**Prompt**
Where the word "Jelaskan" shows up in the entries below, please copy the whole line.

**Dataset records**
___

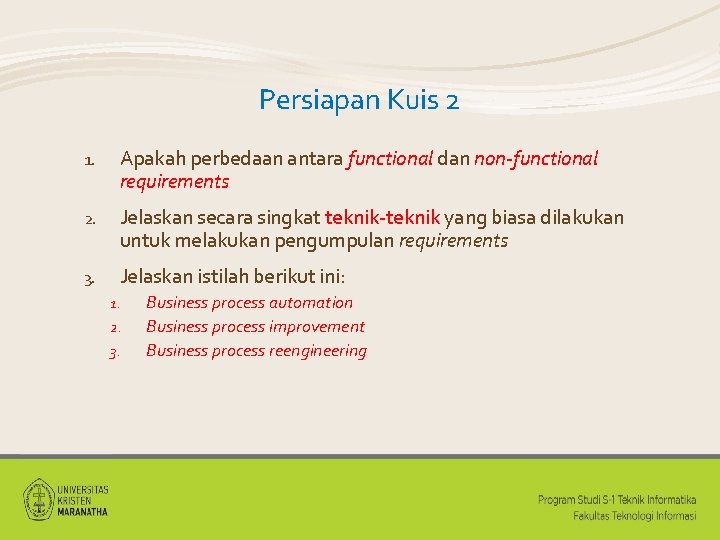 Persiapan Kuis 2

1. Apakah perbedaan antara functional dan non-functional requirements

2. Jelaskan secara singkat teknik-teknik yang biasa dilakukan untuk melakukan pengumpulan requirements

3. Jelaskan istilah berikut ini:
   1. Business process automation
   2. Business process improvement
   3. Business process reengineering

UNIVERSITAS KRISTEN MARANATHA

Program Studi S-1 Teknik Informatika
Fakultas Teknologi Informasi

___

**Written answer**
2. Jelaskan secara singkat teknik-teknik yang biasa dilakukan untuk melakukan pengumpulan requirements
3. Jelaskan istilah berikut ini:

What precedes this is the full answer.